Le financement immobilier reçu par les promoteurs a plongé d'environ 19% en décembre par rapport à l'année précédente, la plus forte baisse en plus de sept ans, selon les calculs de Bloomberg basés sur les chiffres du gouvernement pour l'année complète publiés lundi. Les ventes de maisons en valeur ont diminué de 19,6 % en décembre par rapport à l'année précédente, une sixième baisse mensuelle consécutive, tandis que l'investissement immobilier a diminué de 14 %.
Selon les calculs de Bloomberg, au moins sept développeurs ont fait défaut sur des obligations en dollars depuis octobre. Cela inclut Evergrande, dont la crise a pris au piège le prêteur China Minsheng Banking , l'action bancaire la moins performante au monde. Guangzhou R&F Properties Co. a été déclassée en défaut restreint par Fitch Ratings la semaine dernière en raison de ce que la société de notation a appelé un échange de dette en difficulté.
Comme si cela ne suffisait pas, il reste le problème du marché obligataire gelé. Avec des rendements obligataires des promoteurs immobiliers à des niveaux stratosphériques, les sociétés immobilières chinoises doivent rembourser ou refinancer quelque 99 milliards de dollars d'obligations locales et offshore cette année. Un peu moins de la moitié de cette somme correspond à l'encours de la dette en dollars, selon les données compilées par Bloomberg.
Conclusion : autant que Pékin le voudra, il devra intervenir et renflouer non seulement les promoteurs immobiliers, mais l'ensemble des marchés du logement, où les transactions se sont effondrées et la confiance s'est évaporée.

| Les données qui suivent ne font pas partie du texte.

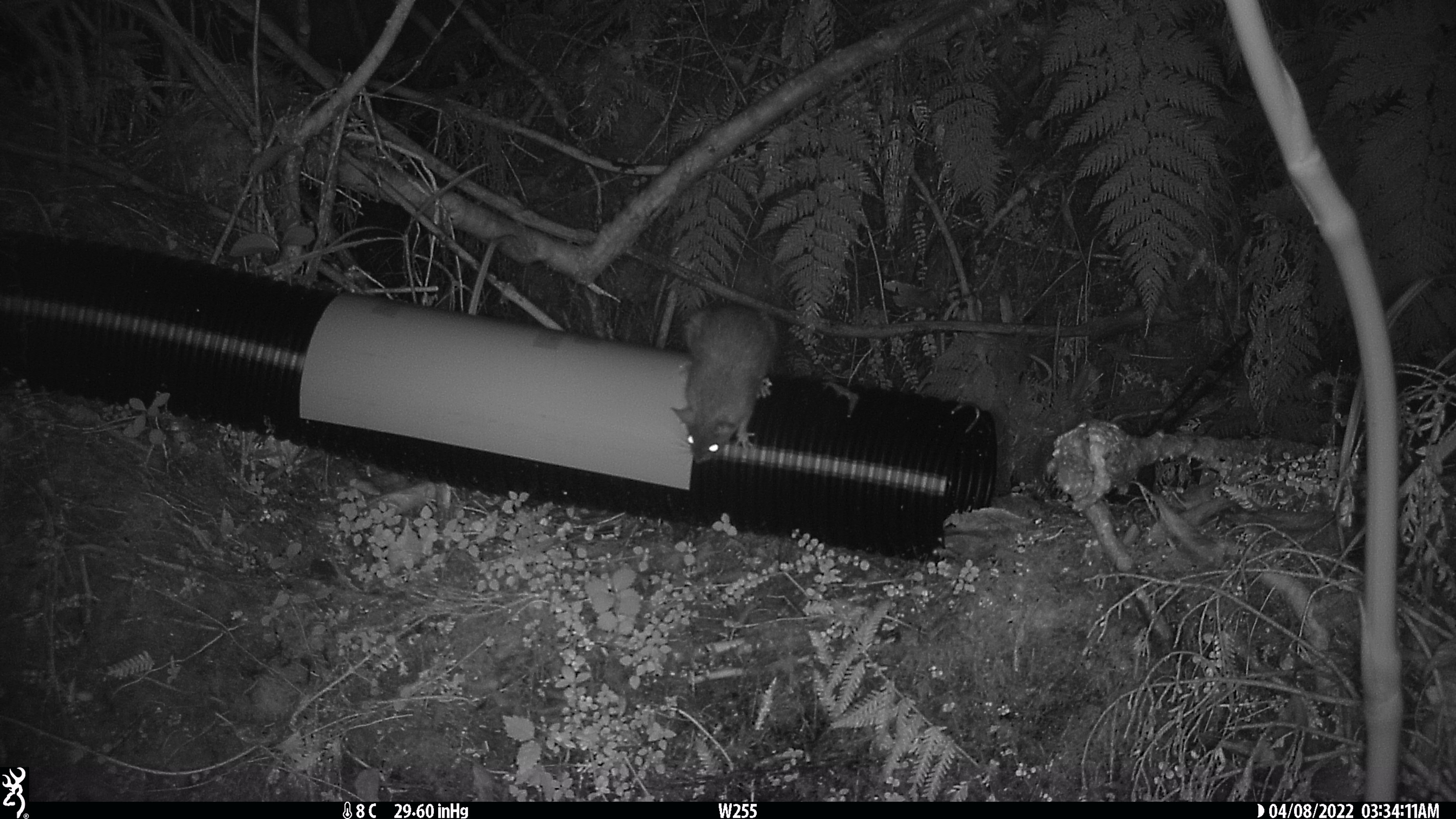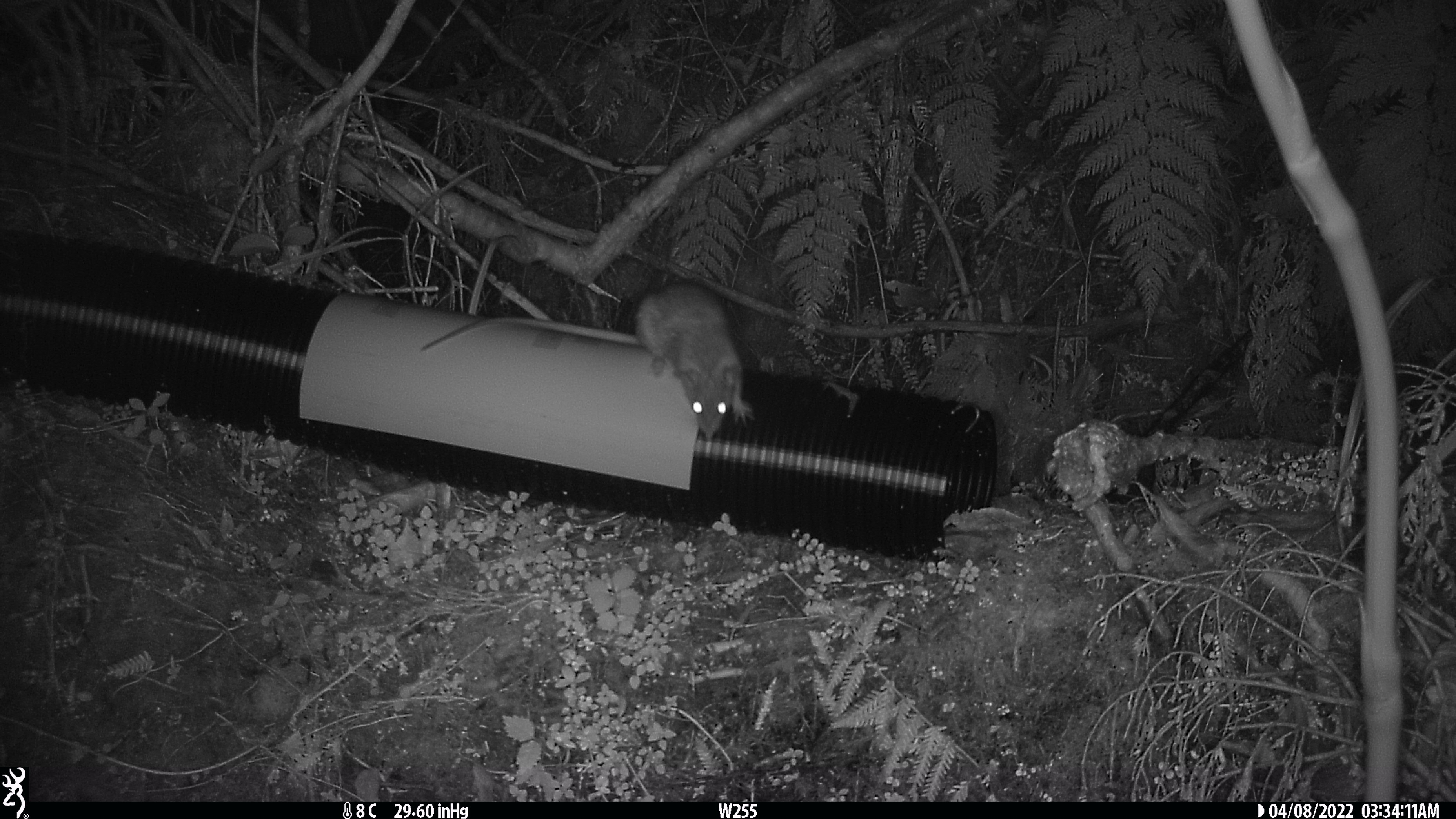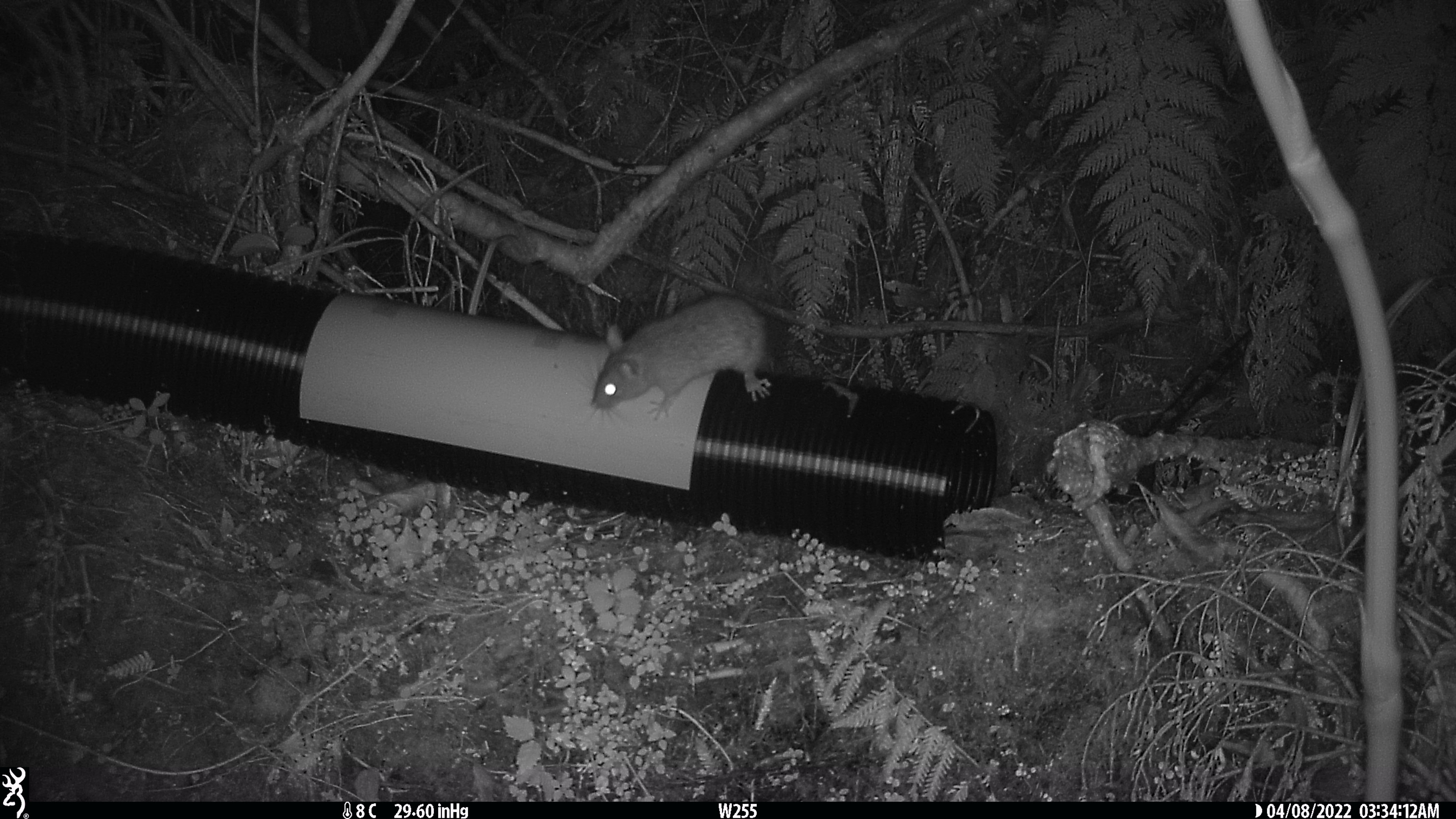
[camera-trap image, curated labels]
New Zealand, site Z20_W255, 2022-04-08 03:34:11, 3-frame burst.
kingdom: Animalia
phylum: Chordata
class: Mammalia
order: Rodentia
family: Muridae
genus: Rattus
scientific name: Rattus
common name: rat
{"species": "rat (Rattus)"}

Et pour ce faire, la Chine devra assouplir les conditions financières de manière beaucoup plus agressive qu'elle ne l'a fait jusqu'à présent - oui, Pékin a réduit ses taux du jour au lendemain pour la première fois depuis 2020, mais cette étape est loin d'être suffisante. Pour éviter une dépression totale, Pékin devra faire beaucoup, beaucoup plus... et pas seulement la Chine mais aussi le reste des banques centrales du monde. C'est pourquoi tous ceux qui croient que l'euphorie actuelle du resserrement durera plus de quelques mois, eh bien nous avons un pont à Wuhan que nous aimerions vous vendre.